The scheme fails when a fraudster cannot lure enough fresh consumers while paying old ones, leaving many investors with significant losses.
It is a contract between two parties to set prices for a specific item, evading free market transactions.
Insider trading occurs when traders have access to materials or non-public data that gives them an edge in the financial market.
A worker at an investment bank, for instance, could be aware that firm A is planning to take over firm B. Workers might purchase shares in firm B in the hopes that once an acquisition is made public, the share price will skyrocket.
Embezzlement, often called larceny, is a form of theft that could range from a single worker stealing money from a cash drawer to the illegal activities associated with the transfer of money from the firm's accounts to the embezzler's accounts.
It means taking somebody's real estate without having to pay for it or return it.
Money laundering is a service required to suit the needs of criminals dealing with significant sums of money. This entails funnelling the cash via various accounts and eventually into genuine businesses. It is mixed in with legitimate business income and can no longer be traced back to committing a crime.
It also enables offenders to hide and acquire wealth, avoid punishment, dodge taxes, generate more revenue through reinvestment, and finance more illegal activities. Moreover, it might jeopardise financial institutions' and systems' integrity and stability, hinder foreign investment, and disrupt global capital flows.
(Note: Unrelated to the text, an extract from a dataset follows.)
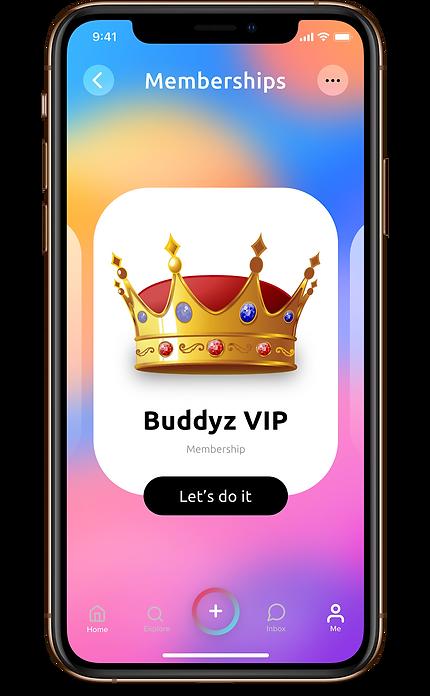 Buddyz VIP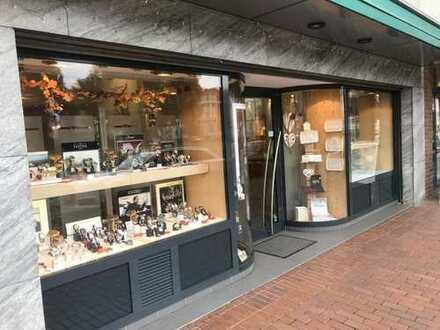Repräsentatives Ladenlokal in Bonn-Duisdorf zu vermieten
It's a broad term referring to various strategies used to deceive people of their cash. This could take the shape of credit card fraud, insurance fraud, or healthcare fraud, among other things.
Spying, often known as espionage, is usually a white-collar crime. For instance, a foreign government agent seeking a part of Samsung technology could contact a Samsung worker and agree to pay the worker $20,000 in exchange for a copy of the requested material.
It happens when someone accepts or offers a bribe in exchange for some gain.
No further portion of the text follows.